Brian Lenihan’s full statement on banking released this morning also has a section on NAMA. Interestingly it states:
“The Government has decided, having consulted with the NAMA Board and the European Commission, that where the total exposure of a debtor is below a €20 million threshold in AIB and Bank of Ireland, that debtor’s loans will not now be transferred to NAMA. The threshold had previously been set at €5 million. … I have been advised by NAMA that there are 650 debtors with property-related debts of between €5m and €20m in these two banks. They account for just €6.6bn of the aggregate €80bn volume of NAMA eligible loans.”

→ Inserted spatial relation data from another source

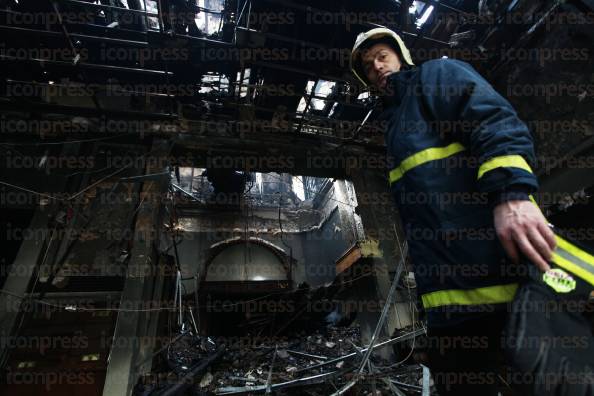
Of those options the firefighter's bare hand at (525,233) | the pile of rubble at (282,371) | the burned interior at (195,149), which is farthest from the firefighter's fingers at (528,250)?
the pile of rubble at (282,371)

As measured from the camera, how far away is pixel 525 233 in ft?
3.24

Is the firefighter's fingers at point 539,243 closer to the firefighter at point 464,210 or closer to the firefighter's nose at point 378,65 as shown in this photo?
the firefighter at point 464,210

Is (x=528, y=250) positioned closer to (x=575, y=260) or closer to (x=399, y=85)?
(x=575, y=260)

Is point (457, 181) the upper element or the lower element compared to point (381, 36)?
lower

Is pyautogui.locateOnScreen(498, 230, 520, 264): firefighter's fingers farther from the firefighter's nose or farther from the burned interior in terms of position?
the burned interior

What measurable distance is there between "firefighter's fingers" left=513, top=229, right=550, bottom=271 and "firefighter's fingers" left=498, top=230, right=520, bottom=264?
2 centimetres

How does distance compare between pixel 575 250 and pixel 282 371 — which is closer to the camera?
pixel 575 250

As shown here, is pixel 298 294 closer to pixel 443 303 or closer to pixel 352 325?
pixel 352 325

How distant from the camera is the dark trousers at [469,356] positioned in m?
1.18

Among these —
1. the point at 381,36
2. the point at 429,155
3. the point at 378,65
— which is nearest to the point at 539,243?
the point at 429,155

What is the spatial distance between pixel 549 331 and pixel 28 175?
680 centimetres

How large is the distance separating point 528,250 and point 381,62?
1399 millimetres

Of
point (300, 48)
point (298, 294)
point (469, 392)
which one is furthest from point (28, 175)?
point (469, 392)

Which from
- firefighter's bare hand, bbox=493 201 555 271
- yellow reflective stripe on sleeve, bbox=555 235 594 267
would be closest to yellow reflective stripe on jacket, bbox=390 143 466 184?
firefighter's bare hand, bbox=493 201 555 271
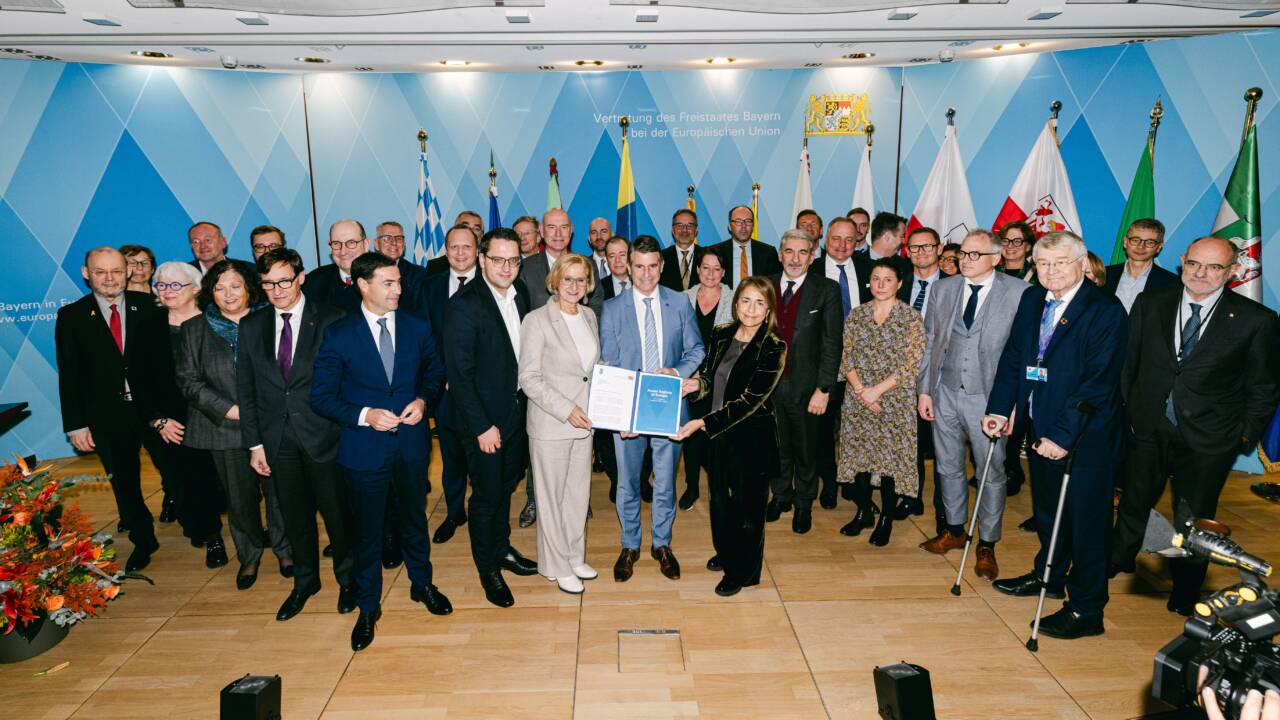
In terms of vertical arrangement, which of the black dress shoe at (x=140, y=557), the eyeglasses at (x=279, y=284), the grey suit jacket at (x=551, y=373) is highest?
the eyeglasses at (x=279, y=284)

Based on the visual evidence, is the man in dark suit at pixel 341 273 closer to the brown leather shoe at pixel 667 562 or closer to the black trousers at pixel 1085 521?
the brown leather shoe at pixel 667 562

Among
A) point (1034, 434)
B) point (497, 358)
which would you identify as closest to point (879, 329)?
point (1034, 434)

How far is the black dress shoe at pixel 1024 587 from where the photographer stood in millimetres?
3672

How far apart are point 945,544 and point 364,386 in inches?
138

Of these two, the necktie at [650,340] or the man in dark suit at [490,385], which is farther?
the necktie at [650,340]

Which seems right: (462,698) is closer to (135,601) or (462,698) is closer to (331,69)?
(135,601)

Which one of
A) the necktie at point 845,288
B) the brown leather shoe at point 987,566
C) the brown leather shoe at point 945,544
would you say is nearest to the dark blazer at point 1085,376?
the brown leather shoe at point 987,566

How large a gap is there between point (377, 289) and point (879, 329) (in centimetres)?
288

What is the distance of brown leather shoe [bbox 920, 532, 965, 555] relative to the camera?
4.19m

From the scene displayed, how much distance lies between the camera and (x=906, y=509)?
4.71m

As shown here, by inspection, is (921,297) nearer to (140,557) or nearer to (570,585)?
(570,585)

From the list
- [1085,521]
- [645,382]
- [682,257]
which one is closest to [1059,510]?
[1085,521]

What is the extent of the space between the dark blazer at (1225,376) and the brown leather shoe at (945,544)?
1286 millimetres

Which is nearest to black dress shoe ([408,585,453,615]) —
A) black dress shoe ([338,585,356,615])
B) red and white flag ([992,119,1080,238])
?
black dress shoe ([338,585,356,615])
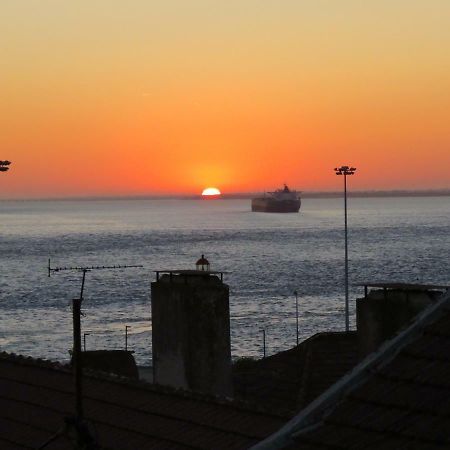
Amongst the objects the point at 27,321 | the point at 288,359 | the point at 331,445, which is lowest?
the point at 27,321

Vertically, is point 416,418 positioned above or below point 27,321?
above

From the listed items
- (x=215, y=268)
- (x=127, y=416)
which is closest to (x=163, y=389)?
(x=127, y=416)

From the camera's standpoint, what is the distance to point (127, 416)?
43.5ft

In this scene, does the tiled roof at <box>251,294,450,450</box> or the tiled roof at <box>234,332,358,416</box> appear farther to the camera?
the tiled roof at <box>234,332,358,416</box>

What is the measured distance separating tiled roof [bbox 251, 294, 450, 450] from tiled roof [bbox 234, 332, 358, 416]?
38.4 feet

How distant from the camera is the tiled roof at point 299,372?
20.8 metres

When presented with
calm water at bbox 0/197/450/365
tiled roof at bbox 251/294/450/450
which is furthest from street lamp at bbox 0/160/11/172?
calm water at bbox 0/197/450/365

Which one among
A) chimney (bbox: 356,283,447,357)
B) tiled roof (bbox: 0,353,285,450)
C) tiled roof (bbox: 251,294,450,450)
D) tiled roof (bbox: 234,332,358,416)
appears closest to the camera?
tiled roof (bbox: 251,294,450,450)

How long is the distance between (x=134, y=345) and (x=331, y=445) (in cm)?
5543

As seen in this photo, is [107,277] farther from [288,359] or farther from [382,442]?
[382,442]

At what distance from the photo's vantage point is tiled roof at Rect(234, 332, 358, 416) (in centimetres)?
2083

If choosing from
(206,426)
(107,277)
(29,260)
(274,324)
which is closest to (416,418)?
(206,426)

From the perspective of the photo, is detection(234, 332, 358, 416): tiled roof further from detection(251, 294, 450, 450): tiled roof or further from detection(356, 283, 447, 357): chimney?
detection(251, 294, 450, 450): tiled roof

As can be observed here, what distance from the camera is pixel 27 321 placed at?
78562 mm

So, €6.6bn worth of smaller loans will not be transferred to NAMA after all, as “Loans of this size can be efficiently managed by the banks themselves through their network of local representation and relationships.” Which makes one wonder why they needed to be transferred in the first place?
It would be interesting to know the geography of these €5-20m properties. One assumes that there is a lot of housing and land outside of the principal cities which have just exited the potential NAMA portfolio. What will be left is the more viable, larger developments in more prime locations (along with the more marginal stuff transferred from Anglo, Irish Nationwide and EBS). One assumes this means that a large chunk of the marginal sites and the owners who have less experience and weaker or no business plan have fallen out of NAMA’s remit. This will certainly make the life of NAMA easier, and make it more likely to succeed, with the banks themselves left to work out what to do with the properties. Presumably they will either try to make them going concerns or off-load them at a loss. It will be interesting to see how such offloading might affect the work of NAMA given that these impaired assets will no longer be coordinated by a single entity.